There are 30 million voting-age African-Americans, and 92 percent of those who voted pulled the lever for Biden in 2020. Paul Martinka for NY Post

Crime continues to ravage the black community in almost all American cities, wildly out of proportion to population. African-Americans were the victims in 65 percent of all NYC murders in 2020, according to NYPD data, despite representing just 20 percent of the city’s population.

Black students, meanwhile, have underperformed their peers for decades in what school Chancellor David Banks called an “outrageous” failure of public education.

The burden of illegal immigration is also unfairly foisted upon African-American communities, pundits say. Illegals captured at the border and then secretly flown into the New York area by the Biden Administration are not placed in cushy Cobble Hill or the Upper East Side. They’re dumped instead on poor, mostly minority neighborhoods and schools.

“I think that the sharp decline in support [for Democrats] correlates directly with the administration’s effort to create a sharp incline in importing Hispanics over the border,” said Owens. “The black vote is being threatened.”

A new generation of black Republicans is hoping to capitalize on disaffected Democrats in November, including US Senate candidate and former NFL star Herschel Walker in Georgia, who raised $5.4 million in the fourth quarter of 2021; Congressional hopeful John James in Michigan; and Minnesota gubernatorial candidate Kendall Qualls.

“There is resentment over crime and education and there is resentment over BLM, all of it tied to the Democrat Party,” said Qualls, who lived as a child in Harlem where he said he watched his mom robbed on the street in broad daylight. Decades later, he added, life for black residents in Harlem is no better.

“The seismic shift is cultural, not political,” said Qualls. “Our cultural roots are faith, family and education, not this crap we see today.”

Walker told The Post: “Across the country, black Americans are realizing that policies from President Biden … are actively failing their communities.
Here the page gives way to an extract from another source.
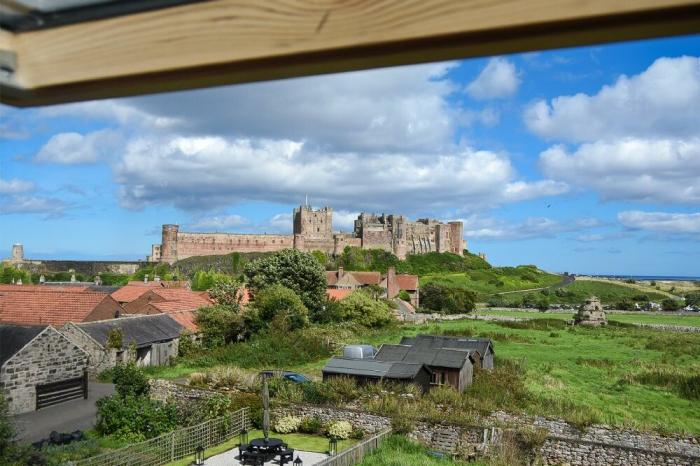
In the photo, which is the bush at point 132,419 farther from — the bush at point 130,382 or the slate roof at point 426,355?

We are focused on reducing inflation, restoring public safety, securing our borders, increasing school choice, and addressing mental health — not on dividing people over race.” 

Democrat insiders agree minority voters are losing confidence in the party’s leadership.

“I think the issue Biden is having with black voters is similar to the issues he is having with urban white voters and Latino voters,” said Corbin Trent, the former spokesperson for socialist Congresswoman Alexandria Ocasio-Cortez (D-NY). “They are losing voters of color because they’re not delivering.”

Other minority voting blocs also appear frustrated with Democrat leadership in major American cities, including New York, where Asian and Hispanic voters have shifted votes toward the GOP.

A new generation of black Republicans is hoping to capitalize on disaffected Democrats in November. Paul Martinka for NY Post

“The Asian community came out strongly in November and they came out and voted Republican,” City Council newcomer Inna Vernikov (R-Brooklyn) told The Post.

Black Americans are already speaking with their feet, fleeing Democrat-controlled inner cities by the millions in recent decades, for safer suburbs or southern states, both of which are less likely to suffer the social ills of one-party Democrat rule.

The black population in New York City declined from 2.1 million in 2000 to to 1.9 million in 2020, according to the US Census Bureau, even as the black population nationwide surged dramatically from 36 million to 47 million over the same period.

Ortiz, 29, is among the growing list of disillusioned former Democrats. Paul Martinka for NY Post

Crime-ravaged Chicago witnessed an even greater decline, from more than 1 million black residents in 2000 to less than 800,000 in 2020. Chicago has been ruled solely by Democrat mayors since 1931.

“I will be very keen to see what the outcome of the 2024 elections will be and what those exit polls will tell us,” said Owens. “It took a long time but black people are awake.”